桃月庵白酒の「お化け長屋」後半2023/07/05 06:37

 フォ、フォ、マッピラ、ゴメンネー、フォ、フォ、返事をしろ、前の家は、どうなってんだ。 大家が遠方、突き当りの「古狸」の杢兵衛さんがこの長屋の草分け、差配している。

 おい、狸いるか。 いたな狸、前の家は、どうなってんだ。 タダ、本当か、ちょっと待て、おかしいぞ。 それなりの訳が。 出るんだろ、幽霊。 実は、そうなんで。 わかる、わかる、いいじゃないか、出たって。 本当は話したくないけれど、経緯を…。 経緯はいいんだよ。 お願いだから、聞いて下さい。 泣くことはないじゃないか。 本当は話したくないって、どっちなんだ、聞いてくれって言った、飯食ってないのか、声を出せ。

 お上がり下さい。 上がってやるよ。 何だ、何だ? 今を去ること、三年前、二十七、八の後家さんが住んでいた。 二十七、八って、どっちなんだ。 二十七か、二十八と言え。 後家さん、亭主は何で死んだ? エーーッ、老衰で。 花嵐時分って、何月何日だ。 胸元っていうとオッパイだな、いきなりオッパイって、俺とやり方が違うな。 呑んでいた匕首で乳の下をブスリと一刺し、これが致命傷。 それは、お前がやったろ、その場にいなければわからないことばかりだ、交番へ行こう。 何だ、泣いてんのか。 いちいち泣くな、かわいいな。 翌朝、駆けつけると、あたり一面血の海。 三日で越して行くのに、三日、四日は何もないとは、どういうことだ。 雨のしとしと降る晩など…。 普通に話せ、三日も経たずに、もう四日も経っている。 病人か、お前は、普通に話せ。 その辺のつまらない落語会じゃないんだから。 よかった、名前出さないで。

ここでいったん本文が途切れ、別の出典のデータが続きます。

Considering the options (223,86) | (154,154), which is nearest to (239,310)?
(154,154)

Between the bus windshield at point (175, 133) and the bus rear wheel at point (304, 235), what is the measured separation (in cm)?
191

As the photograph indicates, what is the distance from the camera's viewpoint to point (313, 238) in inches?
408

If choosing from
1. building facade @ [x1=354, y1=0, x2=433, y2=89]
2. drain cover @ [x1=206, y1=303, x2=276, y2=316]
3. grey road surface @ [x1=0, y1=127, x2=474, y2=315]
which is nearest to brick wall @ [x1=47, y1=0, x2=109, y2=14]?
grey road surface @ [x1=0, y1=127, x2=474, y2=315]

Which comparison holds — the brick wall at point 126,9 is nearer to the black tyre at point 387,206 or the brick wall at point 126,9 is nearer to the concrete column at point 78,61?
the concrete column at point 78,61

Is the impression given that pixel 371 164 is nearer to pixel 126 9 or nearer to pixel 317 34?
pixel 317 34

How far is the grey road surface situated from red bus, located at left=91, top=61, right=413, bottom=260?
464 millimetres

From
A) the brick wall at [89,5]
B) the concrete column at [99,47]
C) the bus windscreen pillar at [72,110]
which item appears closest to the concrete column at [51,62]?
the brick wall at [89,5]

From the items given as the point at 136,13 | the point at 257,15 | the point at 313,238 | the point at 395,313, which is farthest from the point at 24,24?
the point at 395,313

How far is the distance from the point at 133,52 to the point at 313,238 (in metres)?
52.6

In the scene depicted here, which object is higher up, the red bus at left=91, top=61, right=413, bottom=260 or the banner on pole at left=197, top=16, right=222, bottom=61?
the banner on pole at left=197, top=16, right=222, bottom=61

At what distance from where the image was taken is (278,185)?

 遠寺の鐘がボーン、仏壇の鉦がひとりでチーンと鳴り…。 間を取れ、大事なところだから。 障子に女の髪の毛がサラサラ、障子が音もなくスーッと開く。 サラサラやスーッと、音してんじゃないか。 現れたのは、おかみさんの幽霊、ケタケタケタと笑う。 思い出し笑いだな。 お前、探してんのこれじゃないか(と、雑巾を出す)。 越して来るから、掃除して、待ってろ。

 そう言って、ニヤニヤしながら、帰って行った。 矛盾点を突いてくるんだ。 店賃、どうする。 二人で出すか。

 三日目。 驚かして、追い出そう。 ちょうどいい、三日目だ。 長屋中に声をかけよう。 与太郎と婆さんだけだ。 あたい、幽霊、恐い。 与太郎、待て、お前鉦探してくれ。 縁側で、障子をサラサラ鳴らす。 婆さん、年は違うけれど、おかみさんだ。 遠寺の鐘、銅鑼があった。 もうすぐ、奴っこ、帰って来る。

 今日で三日目だ。 ボーーーン! 違うけど、あったんか。 チーン、これは、そのままだ。 サラサラ、サラサラと、与太郎が、皿を投げまくる。 婆さんは、縁側の障子へ。 開かないぞ! 開けてくれ、開けてくれーッ! 婆さんの幽霊だ…、アーーッ、恐い! 奴っこ、逃げて行ったぞ。 婆さん、髪の毛どうした? 岩海苔をつけた。